# TCP Port 10000



## pfiltz (Jan 20, 2005)

I have an application on the 2003 server that wants to use port 10000, to have the clients communicate or connect through. The application keeps booting them off of it during the day. I've spoken with their tech support and as a "temp" workaround, where running the app on the client side through a mapped drive letter configuration.

I ran some software this morning from my desktop, which will let me try to connect to any given port number I desire to the host 10.2.0.10 [server]. It fails on any port I throw in. I can't find a service that's turned off on the 2003 server or a place where I can manage port numbers.

The server is new install of 2003 on the box, so by default, it could blocking port access...

I'm stumped, as this is a bit over my head. I did find this, which was kind of helpful about port numbers...

http://en.wikipedia.org/wiki/List_of_TCP_and_UDP_port_numbers


----------



## StumpedTechy (Jul 7, 2004)

If things are failing connecting to a port from a workstation have you verified the server has the firewall off, or that the firewall has been configured right?

* Your tasks:
1. Can you return the stretch of the port 10000 thread from "## pfiltz (Jan" through "drive letter configuration.", copied word for word?
2. How would you sum up the port 10000 thread in two sentences?
The records after this point are separate material.

* Listed records:
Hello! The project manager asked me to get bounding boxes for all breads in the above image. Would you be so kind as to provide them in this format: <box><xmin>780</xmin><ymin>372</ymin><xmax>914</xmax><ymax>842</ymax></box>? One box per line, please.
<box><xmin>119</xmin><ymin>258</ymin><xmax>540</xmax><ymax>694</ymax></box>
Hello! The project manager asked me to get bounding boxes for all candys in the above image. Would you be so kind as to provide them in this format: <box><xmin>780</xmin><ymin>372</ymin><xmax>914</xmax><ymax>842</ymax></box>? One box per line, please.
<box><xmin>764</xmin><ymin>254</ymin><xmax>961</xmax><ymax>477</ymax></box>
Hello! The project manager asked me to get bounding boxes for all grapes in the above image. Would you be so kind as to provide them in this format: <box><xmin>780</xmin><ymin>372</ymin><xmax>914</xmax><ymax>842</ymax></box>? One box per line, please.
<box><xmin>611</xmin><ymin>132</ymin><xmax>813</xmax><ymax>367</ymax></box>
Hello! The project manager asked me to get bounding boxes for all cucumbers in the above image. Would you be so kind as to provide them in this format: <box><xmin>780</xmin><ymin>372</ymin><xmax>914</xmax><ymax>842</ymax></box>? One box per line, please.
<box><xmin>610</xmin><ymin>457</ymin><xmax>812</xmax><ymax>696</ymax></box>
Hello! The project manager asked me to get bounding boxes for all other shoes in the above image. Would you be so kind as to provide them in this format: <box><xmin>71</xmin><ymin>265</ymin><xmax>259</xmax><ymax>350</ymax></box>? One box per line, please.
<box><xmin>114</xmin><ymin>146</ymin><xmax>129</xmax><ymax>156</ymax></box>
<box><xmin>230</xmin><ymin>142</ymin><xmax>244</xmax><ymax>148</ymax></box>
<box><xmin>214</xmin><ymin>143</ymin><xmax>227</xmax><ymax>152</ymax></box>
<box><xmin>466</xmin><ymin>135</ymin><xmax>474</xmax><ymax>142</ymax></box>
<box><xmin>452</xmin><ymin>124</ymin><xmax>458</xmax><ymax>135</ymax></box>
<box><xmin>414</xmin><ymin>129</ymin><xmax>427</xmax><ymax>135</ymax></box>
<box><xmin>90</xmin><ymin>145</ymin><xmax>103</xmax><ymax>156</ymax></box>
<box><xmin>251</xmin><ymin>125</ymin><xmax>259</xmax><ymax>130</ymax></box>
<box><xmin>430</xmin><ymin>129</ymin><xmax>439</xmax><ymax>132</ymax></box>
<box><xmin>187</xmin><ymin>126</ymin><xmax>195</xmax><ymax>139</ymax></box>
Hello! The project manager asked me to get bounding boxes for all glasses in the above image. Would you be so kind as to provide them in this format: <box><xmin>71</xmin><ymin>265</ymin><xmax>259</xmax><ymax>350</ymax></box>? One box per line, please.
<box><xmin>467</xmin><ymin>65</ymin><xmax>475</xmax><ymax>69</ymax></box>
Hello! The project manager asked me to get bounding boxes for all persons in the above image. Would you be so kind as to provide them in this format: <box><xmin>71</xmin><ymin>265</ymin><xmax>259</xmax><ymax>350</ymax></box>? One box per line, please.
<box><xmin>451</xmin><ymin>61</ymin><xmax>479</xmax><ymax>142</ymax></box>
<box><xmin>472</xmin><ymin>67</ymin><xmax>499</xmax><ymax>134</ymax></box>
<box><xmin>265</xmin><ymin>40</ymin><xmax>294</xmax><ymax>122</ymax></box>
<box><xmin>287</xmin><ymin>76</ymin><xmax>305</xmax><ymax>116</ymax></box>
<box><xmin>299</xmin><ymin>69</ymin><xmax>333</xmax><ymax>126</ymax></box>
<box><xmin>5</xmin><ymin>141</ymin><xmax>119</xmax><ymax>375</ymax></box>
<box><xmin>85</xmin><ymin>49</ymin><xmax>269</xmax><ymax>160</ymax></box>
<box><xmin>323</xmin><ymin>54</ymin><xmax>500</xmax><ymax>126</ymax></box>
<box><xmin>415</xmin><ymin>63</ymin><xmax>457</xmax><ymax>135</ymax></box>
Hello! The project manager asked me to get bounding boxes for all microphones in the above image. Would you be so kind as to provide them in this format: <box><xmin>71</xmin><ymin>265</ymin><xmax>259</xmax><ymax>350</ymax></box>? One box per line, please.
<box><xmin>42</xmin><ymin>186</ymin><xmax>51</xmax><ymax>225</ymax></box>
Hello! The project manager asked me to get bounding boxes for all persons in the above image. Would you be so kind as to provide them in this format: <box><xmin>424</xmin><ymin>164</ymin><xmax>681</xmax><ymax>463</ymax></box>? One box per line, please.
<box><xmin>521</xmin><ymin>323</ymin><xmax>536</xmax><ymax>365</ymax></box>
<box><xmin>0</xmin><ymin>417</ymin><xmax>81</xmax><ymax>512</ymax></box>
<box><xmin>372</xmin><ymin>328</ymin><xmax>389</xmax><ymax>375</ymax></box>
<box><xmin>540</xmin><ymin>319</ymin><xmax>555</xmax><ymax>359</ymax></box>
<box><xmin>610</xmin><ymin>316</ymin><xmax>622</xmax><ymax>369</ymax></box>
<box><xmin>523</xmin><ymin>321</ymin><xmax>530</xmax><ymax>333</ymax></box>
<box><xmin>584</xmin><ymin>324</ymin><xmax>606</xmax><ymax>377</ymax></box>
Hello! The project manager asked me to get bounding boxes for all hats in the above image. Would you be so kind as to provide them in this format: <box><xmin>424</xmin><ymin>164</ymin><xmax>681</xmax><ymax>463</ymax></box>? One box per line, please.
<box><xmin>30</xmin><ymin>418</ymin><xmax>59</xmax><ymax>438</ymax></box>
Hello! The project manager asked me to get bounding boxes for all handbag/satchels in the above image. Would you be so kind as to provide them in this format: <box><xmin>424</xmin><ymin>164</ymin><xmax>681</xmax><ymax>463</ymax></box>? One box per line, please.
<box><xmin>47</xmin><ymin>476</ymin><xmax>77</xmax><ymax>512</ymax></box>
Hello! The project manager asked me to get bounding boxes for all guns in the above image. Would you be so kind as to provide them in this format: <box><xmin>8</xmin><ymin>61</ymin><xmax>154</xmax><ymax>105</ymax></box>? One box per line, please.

* Exercise answers:
1.
## pfiltz (Jan 20, 2005)

I have an application on the 2003 server that wants to use port 10000, to have the clients communicate or connect through. The application keeps booting them off of it during the day. I've spoken with their tech support and as a "temp" workaround, where running the app on the client side through a mapped drive letter configuration.

2. An application on a newly installed 2003 server wants clients to connect through port 10000 but keeps booting them off, and a test from a desktop failed to connect to the server on any port. A reply asks whether the server's firewall has been confirmed as off or correctly configured.